Two weeks following his original admission, he represented with chest pain and shortness of breath at which point his COVID-19 tests were negative. CT pulmonary angiogram (CTPA) showed a large left hydropneumothorax. Air fluid levels were seen in the collection which comprised the entirety of the left lower pleural cavity. The imaging did not clearly delineate between the left lower lobe/fluid collection and so the differential between parenchymal abscess, necrotic lung and empyema was unclear.

The right lung demonstrated patchy basal consolidation and a small air fluid collection consistent with COVID-19 infection. Empirical antimicrobial therapy in the form of clarithromycin and piperacillin/tazobactam was commenced at the referring hospital. Antibiotics were escalated to meropenem on transfer to the regional thoracic centre. An intercostal drain was inserted with an anterior approach, using Seldinger principles. Pleural fluid sampling demonstrated a pH of 7.1 indicative of infection. Microbiology cultures were reported negative but the patient was on broad spectrum antibiotics prior to sampling. However, this intervention failed to drain the pleural cavity.

Imaging failed to differentiate between empyema, parenchymal abscess and necrotic lung. As such, lytic therapy was not considered. The patient underwent a left uniportal video-assisted thoracoscopy 6 weeks after his initial presentation with the intent of performing a left pleural washout and decortication. However, on visualisation of the lung it became apparent that pathology was primarily intraparenchymal rather than pleural. The lower lobe was dark in colour, friable and clearly necrotic. The surgical team proceeded to left lower lobectomy.

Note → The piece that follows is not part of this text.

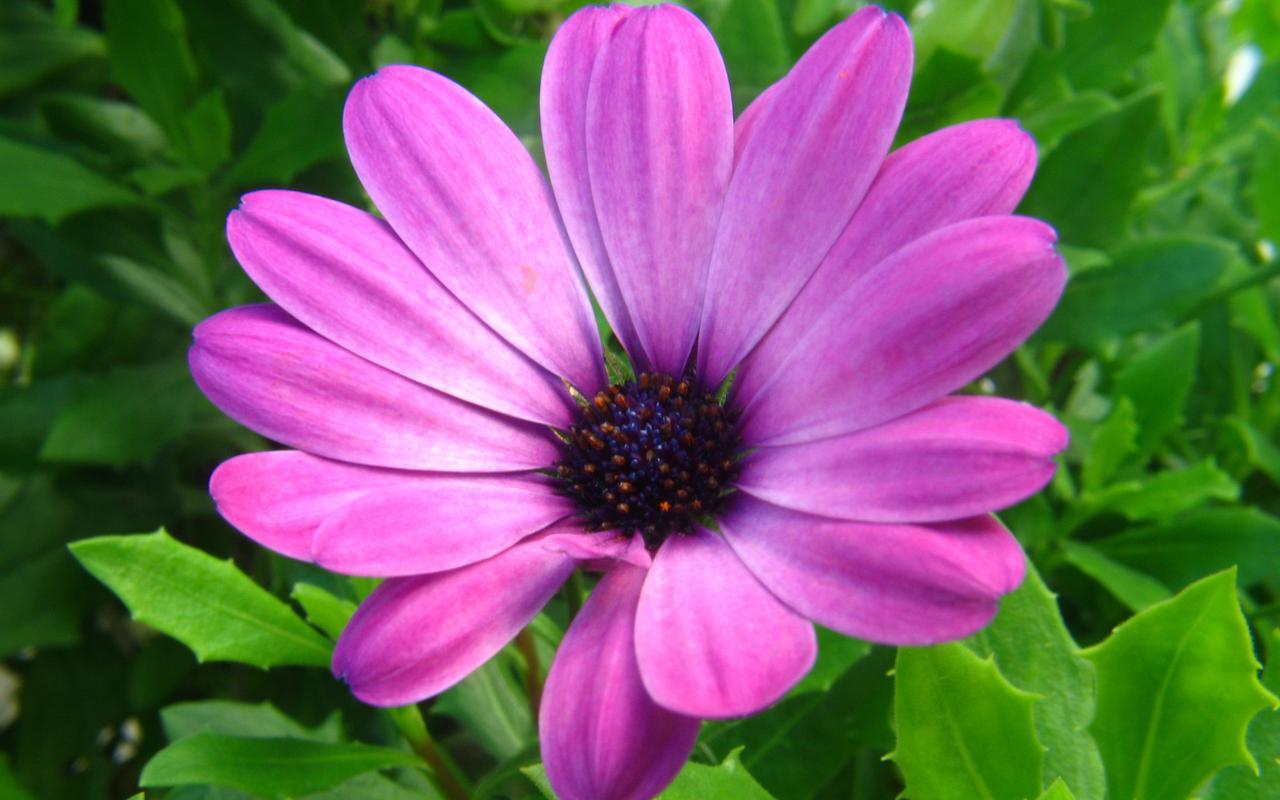 purple flowers A5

The patient returned to the ward where antibiotics were continued. An immediate fall in white cell count and C reactive protein was noted with continued decline toward normal. Sinus tachycardia persisted for 2 weeks but was resolved by the time of discharge. No further surgical intervention was required following return to baseline physical function. Antibiotics were discontinued at the point of discharge. The patient was mobile and independent in activities of daily living. There was no subsequent readmission. CXR at the time of discharge demonstrated clear pleural spaces with loss of volume in the left hemithorax consistent with his post lobectomy status.